▶ [Document passage]:

——————————

A casual toss of an innocent apple core may be having unintended consequences, says resident wildlife columnist Jane Adams
Have you ever noticed apple trees growing at the side of the road? Weighed down by ripe fruits, these wayside trees are especially conspicuous in October and November at the side of A-roads. Until recently – and probably rather naively – I’d never really considered their origins. Then, it hit me. Apple cores!
It’s funny how none of us would ever dream of throwing litter from our cars. But haven’t most of us lobbed an apple core from our car, saying, ‘it’s fine, it will rot down’?
I know I have.
Cider apple orchards once covered more than 10,000 acres in Dorset. Sadly, they are now
few and far between, along with Buttery d’Or and Slack-ma-girdle – just two of the many traditional Dorset cider-making apple varieties. Gone too are some of the wild animals that in turn depended on this important habitat – birds like the lesser spotted woodpecker, that nests in old apple trees and is no bigger than a house sparrow; or the iridescent-green noble chafer beetle, whose larvae feed on decaying fruit wood. Both are now incredibly rare nationwide.
Which is why our own garden fruit trees are so important. Your old apple tree might not be fruiting quite as well as it used to, but don’t cut it down. Could you donate some of its less-than-perfect fruit to wildlife or its rotten trunk to beetles?
On sunny, warm days, red admiral and peacock butterflies love to gorge on the sugars from fallen apples before they go into hibernation.
Then, as the weather cools, the hungry blackcaps, song thrushes, blackbirds, redwings and fieldfares will move in to hoover up any leftovers, while tits enjoy the insects that also call the rotting fruit home.
And what about that discarded apple core? Will it do any harm? Some scientists think it will. Research in Scotland shows that crab apples (our only wild apple species, and often found at the side of roads) have hybridised with apple core-thrown trees, especially in more populated areas, lessening the crab apple’s genetic purity. Here in Dorset, it might already be too late. Most of our ‘wild’ crab apples may already be
hybrids. It’s a sobering thought.

——————————

▶ [Dataset entries]:
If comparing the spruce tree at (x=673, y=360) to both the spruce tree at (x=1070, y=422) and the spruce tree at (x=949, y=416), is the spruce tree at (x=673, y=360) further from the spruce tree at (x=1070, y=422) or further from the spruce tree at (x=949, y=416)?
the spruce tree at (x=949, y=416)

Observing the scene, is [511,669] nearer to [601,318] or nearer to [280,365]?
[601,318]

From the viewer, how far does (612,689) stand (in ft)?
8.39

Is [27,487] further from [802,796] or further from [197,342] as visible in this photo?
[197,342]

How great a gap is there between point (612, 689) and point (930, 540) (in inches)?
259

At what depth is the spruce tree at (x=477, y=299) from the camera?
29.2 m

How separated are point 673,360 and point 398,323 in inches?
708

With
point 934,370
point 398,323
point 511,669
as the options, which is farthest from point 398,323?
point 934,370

——————————

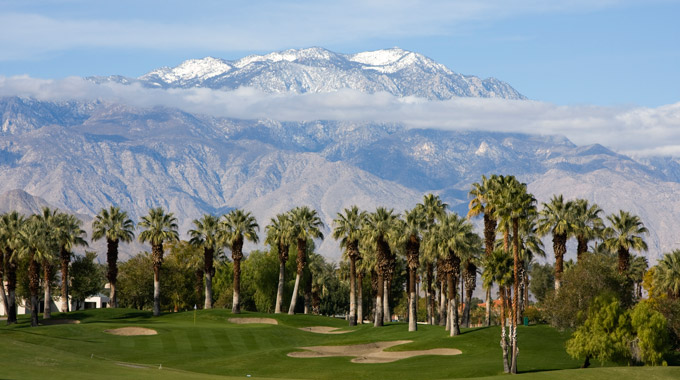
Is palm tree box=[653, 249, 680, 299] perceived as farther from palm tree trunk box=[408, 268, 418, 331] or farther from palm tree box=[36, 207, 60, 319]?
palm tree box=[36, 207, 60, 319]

——————————

▶ [Activity A]: Rewrite the paragraph of the apple-core column that begins "Have you ever noticed apple trees" as a short bulleted list that keeps its main facts.
▶ [Activity B]: Retype the part of the apple-core column from "Which is why" to "rotting fruit home.".
▶ [Activity C]:
Say whether each statement agrees with the apple-core column. Answer yes or no, and quote the words from the column that decide it.
(i) Cider apple orchards once covered more than 10,000 acres in Dorset.
(ii) The lesser spotted woodpecker is larger than a house sparrow.
(iii) Red admiral and peacock butterflies feed on fallen apples after they come out of hibernation.

▶ [Solution A]:
- Apple trees often grow at the side of the road.
- These trees are weighed down by ripe fruit and are especially conspicuous in October and November beside A-roads.
- Until recently, the writer had never really considered where they came from.
- The writer then realized they grow from apple cores.

▶ [Solution B]:
Which is why our own garden fruit trees are so important. Your old apple tree might not be fruiting quite as well as it used to, but don’t cut it down. Could you donate some of its less-than-perfect fruit to wildlife or its rotten trunk to beetles?
On sunny, warm days, red admiral and peacock butterflies love to gorge on the sugars from fallen apples before they go into hibernation.
Then, as the weather cools, the hungry blackcaps, song thrushes, blackbirds, redwings and fieldfares will move in to hoover up any leftovers, while tits enjoy the insects that also call the rotting fruit home.

▶ [Solution C]:
(i) Yes: "Cider apple orchards once covered more than 10,000 acres in Dorset."
(ii) No: "is no bigger than a house sparrow"
(iii) No: "love to gorge on the sugars from fallen apples before they go into hibernation"